1. Paz de Carvão e Aço?
No contexto da pós II Guerra Mundial, com a devastação da
Europa e pressão da emergência do bloco de leste, a França e a Alemanha acordam
criar uma Alta Autoridade, de carácter supranacional, para o carvão e o cço.
Conforme a Declaração Schuman (9 maio 1950): “A solidariedade de produção assim
alcançada revelará que qualquer guerra entre a França e a Alemanha se torna não
só impensável como também materialmente impossível”. O apelo dirigia-se não só
à Alemanha mas também aos demais Estados europeus.
A assinatura do Tratado de Paris em 1951 (entre a França,
Alemanha, Bélgica, Holanda, Luxemburgo e Itália), ao criar a Comunidade
Europeia do Carvão e do Aço, iniciou um processo de ‘fusão de interesses’ pela
‘delegação de soberania num domínio limitado’ - Jean Monet. Os mesmos seis
estados, em 1952, assinam um novo Tratado de Paris visando a criação da
Comunidade Europeia de Defesa (CED) e posterior integração das comunidades numa
Comunidade Política Europeia. Esse projecto será chumbado pela Assembleia
Nacional Francesa, a qual não ratifica o tratado.
Após aquele fracasso no domínio da defesa, em 1957,
conhecem-se novos avanços com os tratados de Roma. Os tratados de Roma, entre
os mesmos seis estados, alargam o âmbito da delegação de soberania económica
com a criação da Comunidade Económica Europeia (CEE) e da Comunidade Europeia
de Energia Atómica (Euratom). O processo de fusão de interesses progredirá
através da 'ramificação' que (necessariamente) se desenvolveu a partir do eixo
económico.

_QUESTÕES_:
• 1. Indique todos os Estados que, segundo o texto sobre a integração europeia, assinaram o Tratado de Paris de 1951.
• 2. Prossiga o texto sobre a integração europeia a partir do ponto em que termina.

_DADOS PARA ANÁLISE_:
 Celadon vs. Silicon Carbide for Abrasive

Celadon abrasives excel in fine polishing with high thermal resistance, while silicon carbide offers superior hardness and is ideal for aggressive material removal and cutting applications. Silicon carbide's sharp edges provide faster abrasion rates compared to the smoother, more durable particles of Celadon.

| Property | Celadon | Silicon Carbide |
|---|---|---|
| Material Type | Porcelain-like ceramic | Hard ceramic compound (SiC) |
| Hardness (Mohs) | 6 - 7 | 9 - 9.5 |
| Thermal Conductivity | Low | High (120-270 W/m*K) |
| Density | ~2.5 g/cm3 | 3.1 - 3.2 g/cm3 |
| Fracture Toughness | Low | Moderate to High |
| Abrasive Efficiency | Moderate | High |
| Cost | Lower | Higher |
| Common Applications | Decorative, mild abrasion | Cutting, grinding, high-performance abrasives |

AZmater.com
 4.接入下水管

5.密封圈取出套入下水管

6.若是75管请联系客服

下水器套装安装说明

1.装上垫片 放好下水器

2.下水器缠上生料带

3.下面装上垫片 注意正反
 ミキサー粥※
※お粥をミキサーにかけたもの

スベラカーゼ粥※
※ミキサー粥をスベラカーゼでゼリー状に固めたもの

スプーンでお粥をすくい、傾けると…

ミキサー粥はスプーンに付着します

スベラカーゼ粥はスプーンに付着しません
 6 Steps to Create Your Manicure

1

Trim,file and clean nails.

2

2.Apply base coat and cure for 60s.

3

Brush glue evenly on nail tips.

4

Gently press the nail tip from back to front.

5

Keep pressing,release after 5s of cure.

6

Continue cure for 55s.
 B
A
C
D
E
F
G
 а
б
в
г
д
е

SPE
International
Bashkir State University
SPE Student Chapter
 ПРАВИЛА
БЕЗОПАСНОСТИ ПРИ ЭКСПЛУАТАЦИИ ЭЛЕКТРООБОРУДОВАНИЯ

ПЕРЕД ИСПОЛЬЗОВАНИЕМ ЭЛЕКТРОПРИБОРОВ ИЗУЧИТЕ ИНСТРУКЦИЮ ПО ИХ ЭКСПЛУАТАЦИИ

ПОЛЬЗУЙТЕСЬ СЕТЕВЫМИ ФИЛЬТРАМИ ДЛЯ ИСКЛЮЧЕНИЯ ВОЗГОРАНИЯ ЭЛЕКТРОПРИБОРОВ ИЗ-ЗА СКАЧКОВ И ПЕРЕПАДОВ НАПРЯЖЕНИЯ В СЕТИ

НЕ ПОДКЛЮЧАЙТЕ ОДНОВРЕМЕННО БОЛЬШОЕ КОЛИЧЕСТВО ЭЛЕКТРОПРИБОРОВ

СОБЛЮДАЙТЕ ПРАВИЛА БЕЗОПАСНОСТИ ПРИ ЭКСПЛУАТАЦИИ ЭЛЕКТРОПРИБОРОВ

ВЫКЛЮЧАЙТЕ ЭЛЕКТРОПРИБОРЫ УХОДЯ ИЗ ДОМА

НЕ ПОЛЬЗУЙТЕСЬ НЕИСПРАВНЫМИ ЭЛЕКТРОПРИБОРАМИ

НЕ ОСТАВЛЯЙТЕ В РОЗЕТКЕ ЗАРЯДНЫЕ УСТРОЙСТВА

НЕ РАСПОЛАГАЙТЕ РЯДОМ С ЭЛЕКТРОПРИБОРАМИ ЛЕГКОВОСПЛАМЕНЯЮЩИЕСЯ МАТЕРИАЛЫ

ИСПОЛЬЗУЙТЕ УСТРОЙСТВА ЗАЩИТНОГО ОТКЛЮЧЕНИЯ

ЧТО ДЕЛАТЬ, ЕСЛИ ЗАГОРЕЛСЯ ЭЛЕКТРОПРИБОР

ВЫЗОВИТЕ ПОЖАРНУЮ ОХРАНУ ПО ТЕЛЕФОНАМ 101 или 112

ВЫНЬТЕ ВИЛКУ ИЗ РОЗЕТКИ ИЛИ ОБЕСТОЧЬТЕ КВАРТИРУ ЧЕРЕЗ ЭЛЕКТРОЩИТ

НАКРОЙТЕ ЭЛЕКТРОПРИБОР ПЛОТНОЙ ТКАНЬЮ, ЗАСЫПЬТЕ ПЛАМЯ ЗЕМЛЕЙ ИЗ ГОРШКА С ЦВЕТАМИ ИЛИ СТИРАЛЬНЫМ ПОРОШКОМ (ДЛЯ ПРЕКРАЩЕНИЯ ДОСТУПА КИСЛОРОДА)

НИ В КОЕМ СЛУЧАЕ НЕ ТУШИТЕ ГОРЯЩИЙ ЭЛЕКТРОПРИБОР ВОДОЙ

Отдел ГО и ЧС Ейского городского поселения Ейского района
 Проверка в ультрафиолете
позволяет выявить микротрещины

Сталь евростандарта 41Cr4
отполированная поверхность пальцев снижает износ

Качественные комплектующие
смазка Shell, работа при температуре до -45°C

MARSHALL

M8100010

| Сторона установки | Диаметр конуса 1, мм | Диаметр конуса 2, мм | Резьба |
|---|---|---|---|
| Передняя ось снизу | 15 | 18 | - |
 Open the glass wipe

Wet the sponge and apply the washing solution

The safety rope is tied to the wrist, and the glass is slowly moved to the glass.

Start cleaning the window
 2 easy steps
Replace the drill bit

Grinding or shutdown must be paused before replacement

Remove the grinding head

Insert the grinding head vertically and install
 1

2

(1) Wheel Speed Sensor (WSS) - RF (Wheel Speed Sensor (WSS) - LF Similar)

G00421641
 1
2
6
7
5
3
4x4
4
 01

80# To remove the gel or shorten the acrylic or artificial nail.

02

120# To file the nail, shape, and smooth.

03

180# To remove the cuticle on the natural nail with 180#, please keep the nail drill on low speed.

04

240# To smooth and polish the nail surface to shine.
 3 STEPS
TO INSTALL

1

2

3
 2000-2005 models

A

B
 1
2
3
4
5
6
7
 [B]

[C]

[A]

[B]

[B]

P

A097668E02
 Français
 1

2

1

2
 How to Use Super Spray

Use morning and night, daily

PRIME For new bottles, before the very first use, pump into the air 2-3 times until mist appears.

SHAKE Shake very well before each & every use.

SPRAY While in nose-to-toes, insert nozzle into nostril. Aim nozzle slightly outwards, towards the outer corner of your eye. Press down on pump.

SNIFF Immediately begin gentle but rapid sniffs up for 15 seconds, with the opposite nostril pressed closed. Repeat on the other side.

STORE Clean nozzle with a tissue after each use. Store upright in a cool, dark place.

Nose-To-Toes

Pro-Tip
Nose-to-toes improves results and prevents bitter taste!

_RESPOSTAS DO EXERCÍCIO_:
• 1. França, Alemanha, Bélgica, Holanda, Luxemburgo e Itália.

• 2.
Como vimos no fracasso da CED, o interesse particular dos
estados e dos seus líderes, que pretendem reservar para si as competências em
matéria de defesa e política externa, impediu a integração nesta área. O
processo de comunitarização de interesses económicos, ainda assim, exige um
mínimo de cooperação entre os estados das Comunidades e, a partir dos anos
1970, desenvolve-se à margem dos tratados (a um nível informal) a Cooperação
Política Europeia (CPE) – cooperação intergovernamental.
2. Um Acto Único e uma União Europeia com 3 pilares?
O Acto Único Europeu, 1986, é o primeiro passo na
formalização desta ‘dualidade de sistemas e métodos’ uma vez que: o mesmo acto
jurídico internacional codifica as disposições relativas à CPE (método
intergovernamental) e revê os 3 Tratados Constitutivos (Tratados de Roma, CEE e
Euratom, e Tratado de Paris, CECA –as três comunidades europeias, nas quais se
aplica o dito método comunitário).
Em 1992, o Tratado de Maastricht, Tratado de União Europeia,
dá um impulso ao carácter político da integração europeia e assume como
objectivos a livre circulação de mercadorias, pessoas, serviços e capital.
Maastricht cria a cidadania europeia e o objectivo da união monetária (o futuro
euro).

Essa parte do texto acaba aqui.